Selected text:
═══

Cancer patients' spiritual needs

22nd December 2009

Addressing the spiritual needs of cancer sufferers may be just as important as treating them, according to a recent US study.


The study focused on 670 cancer patients who were at the end of their lives.

Researchers reported that the two most important things to them were controlling their pain and finding peace with the divine.

Advanced cancer patients whose spiritual needs had been fulfilled by doctors were much more likely to decide to enter hospices, as well as to forgo aggressive treatments such as mechanical ventilation and cardiopulmonary resuscitation.

Lead author Tracy Anne Balboni, a radiation oncologist at the Dana-Farber Cancer Institute in Boston, said that medicine did not tend to see how people's well-being can affect their physical health.

Of the 10 advanced cancer patients who were subjects in the study, at least six reported that their spiritual needs had not been addressed.

Balboni said that more religious patients would perhaps think twice about undergoing aggressive care or futile medical procedures that only lengthen their lives by short spans of time.

Caregivers of the 343 study subjects who eventually died were interviewed by the research team.

The study authors defined spiritual care as patient-perceived support of their spiritual needs by their medical team.

Of the 670 subjects, 17% went into aggressive treatment during their final week of life.

The people who received spiritual support from their doctors, nurses, or chaplains reported a higher quality of life, and were nearly four times as likely to enter hospices.

Balboni said that his team found that patients whose spiritual needs were well-supported seemed to transition to hospice more frequently and had a marked reduction in the use of aggressive care.

Harold Koenig of the Centre for Spirituality, Theology and Health at Duke University said that few people were getting their spiritual needs met by the medical system.

He said that many doctors are uncomfortable discussing spirituality and haven't been trained to do so, and that religious centres need to talk about the end of life as a means of educating people theologically.

═══

Task requirements:
1) According to the article on cancer patients' spiritual needs, what percentage of the 670 subjects went into aggressive treatment during their final week of life?
2) Reproduce the passage of the article on cancer patients' spiritual needs, starting with "Researchers reported that" and going on through "not been addressed.".
The data after this point is separate material and has no connection to the article on cancer patients' spiritual needs.

Data extract:

═══

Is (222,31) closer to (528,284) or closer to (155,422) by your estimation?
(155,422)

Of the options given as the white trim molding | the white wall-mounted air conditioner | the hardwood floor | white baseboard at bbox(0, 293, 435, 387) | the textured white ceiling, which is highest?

═══

Responses per task:
1) 17%

2)
Researchers reported that the two most important things to them were controlling their pain and finding peace with the divine.

Advanced cancer patients whose spiritual needs had been fulfilled by doctors were much more likely to decide to enter hospices, as well as to forgo aggressive treatments such as mechanical ventilation and cardiopulmonary resuscitation.

Lead author Tracy Anne Balboni, a radiation oncologist at the Dana-Farber Cancer Institute in Boston, said that medicine did not tend to see how people's well-being can affect their physical health.

Of the 10 advanced cancer patients who were subjects in the study, at least six reported that their spiritual needs had not been addressed.